Orientação A
No texto sobre a criação de polvos, em que universidade trabalha Carlos Rosas Vázquez?

SISAL, YUCATÁN, MÉXICO Em um laboratório úmido e escuro perto do vilarejo de Sisal, em Yucatán, México, Carlos Rosas Vázquez ergue uma das dezenas de pequenas conchas em um tanque de plástico preto. Ele força o cauteloso ocupante a sair e subir em sua mão. Um polvo do tamanho de um camundongo, com tentáculos que se parecem fios entrelaçados, fantasmagoricamente pálido, exceto pelos grandes olhos negros, se contorce sobre a palma de sua mão e se enrosca em seus dedos. Até mesmo Rosas, biólogo da Universidade Nacional Autônoma do México, que trabalha há anos transformando criaturas como essa em mercadorias rentáveis, se deleita com a elegante capacidade de seus tentáculos. “Maravilloso!”, ele diz em voz baixa.
Em todo o mundo, os polvos são objetos de desejo e admiração. Agora, eles estão se tornando alvos de uma questão ética à medida que pesquisadores como Rosas descobrem maneiras de viabilizar a criação comercial de polvos e, alegam, aliviar a crescente pressão sobre as populações silvestres. Isso não é bom, afirma um novo contingente de críticos: a criação de polvos em cativeiro vai esgotar ainda mais os ecossistemas marinhos e atormentar desnecessariamente esses invertebrados que são extremamente sensíveis e inteligentes.

Orientação B
Reescreva como lista numerada as linhas da listagem abaixo, começando pela linha que contém "By what distance" e seguindo até o fim da listagem, sem as linhas em branco.

Dados da tarefa
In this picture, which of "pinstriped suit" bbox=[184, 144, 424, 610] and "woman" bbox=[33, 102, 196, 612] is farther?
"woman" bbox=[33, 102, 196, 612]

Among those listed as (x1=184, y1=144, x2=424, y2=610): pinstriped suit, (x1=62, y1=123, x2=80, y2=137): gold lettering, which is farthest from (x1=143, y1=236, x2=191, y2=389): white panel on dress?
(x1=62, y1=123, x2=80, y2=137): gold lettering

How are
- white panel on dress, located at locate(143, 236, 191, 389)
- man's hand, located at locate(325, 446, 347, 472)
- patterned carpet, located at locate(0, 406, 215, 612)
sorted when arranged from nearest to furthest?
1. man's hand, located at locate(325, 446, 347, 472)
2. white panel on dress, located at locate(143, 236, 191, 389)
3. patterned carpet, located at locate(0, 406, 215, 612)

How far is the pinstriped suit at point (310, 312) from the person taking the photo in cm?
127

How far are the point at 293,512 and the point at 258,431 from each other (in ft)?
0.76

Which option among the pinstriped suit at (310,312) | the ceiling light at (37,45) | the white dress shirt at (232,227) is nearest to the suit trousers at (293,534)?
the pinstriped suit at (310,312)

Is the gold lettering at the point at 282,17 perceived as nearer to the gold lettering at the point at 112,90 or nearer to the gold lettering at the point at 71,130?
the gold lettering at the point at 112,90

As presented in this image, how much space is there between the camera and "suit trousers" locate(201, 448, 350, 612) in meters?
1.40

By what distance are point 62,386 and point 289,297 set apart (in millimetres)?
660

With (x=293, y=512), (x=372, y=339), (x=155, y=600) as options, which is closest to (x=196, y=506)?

Solução completa A
Na Universidade Nacional Autônoma do México.

Solução completa B
1. By what distance are point 62,386 and point 289,297 set apart (in millimetres)?
2. 660
3. With (x=293, y=512), (x=372, y=339), (x=155, y=600) as options, which is closest to (x=196, y=506)?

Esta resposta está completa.